On line early this morning, attempting to educate myself in the fine points of modern-day financial magic tricks, such as usurious sub-prime and adjustible rate mortgage lending; the bundling of such mortgages, then cutting the bundles into pieces and selling those pieces to unsuspecting pension funds as Collateral Debt Obligations; and the complexities of the practice known as "short selling" or "naked short selling." As I learned the basics of these larcenous conceits, I began to feel a familiar fear accompanied by rage rising from the pit of the stomach, to the throat, and on to the brain.
Fear is the most corrosive emotion.

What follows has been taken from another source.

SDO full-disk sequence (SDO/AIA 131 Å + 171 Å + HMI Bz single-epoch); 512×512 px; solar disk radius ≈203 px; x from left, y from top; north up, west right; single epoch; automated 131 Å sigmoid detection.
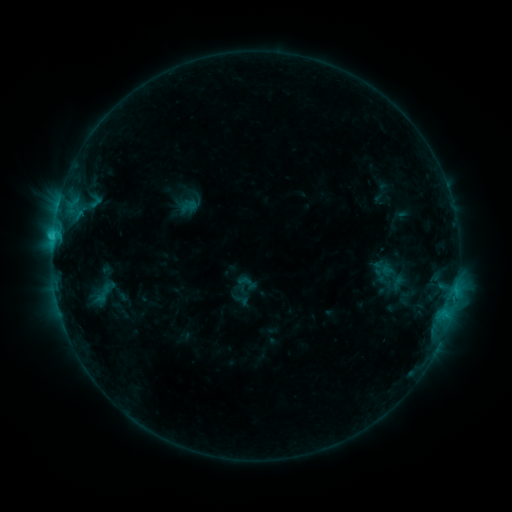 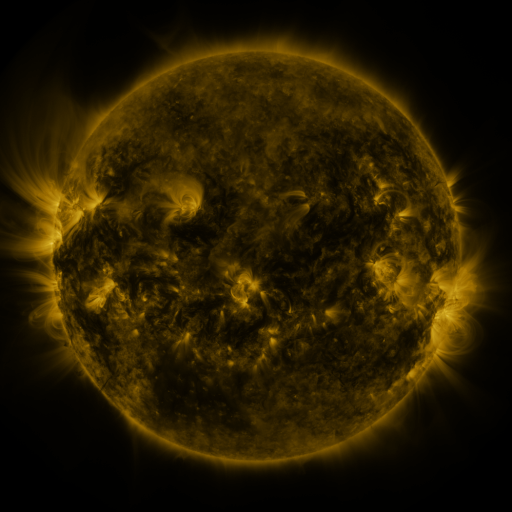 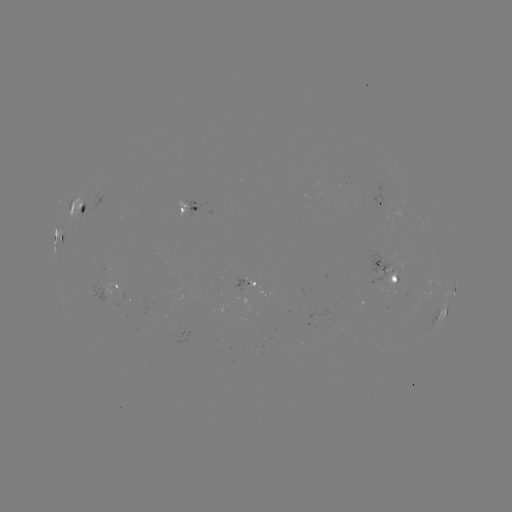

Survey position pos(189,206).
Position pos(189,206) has sigmoid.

However, it's often justified, and it aids us in self-preservation.
The stunned government and toothless regulatory agencies are powerless to stop these destructive, predatory practices, which now threaten to demolish millions of the real lives of real people.
We're at the mercy of enormous destructive forces beyond our control -- or anybody else's control. It's profoundly disturbing, and thinking about these things too intensely for too long will drive a person to madness.
Trying to calm down, I sat cross-legged on the floor of my sister's living room, in a quiet suburban neighborhood on Washington's Olympic Peninsula. As it looks out the window at a cool, overcast day, the eye beholds nothing but dense, profuse greenery. It exudes peace, calm, a moist, quiet wisdom, full of the presence of that which never changes, which is millions of miles and thousands of years above and beyond ARM tranches and CDO's and Wall Street traders who stand to profit in billions by betting that the economic collapse they helped to cause is sure to come.
Which of these worlds is the real world?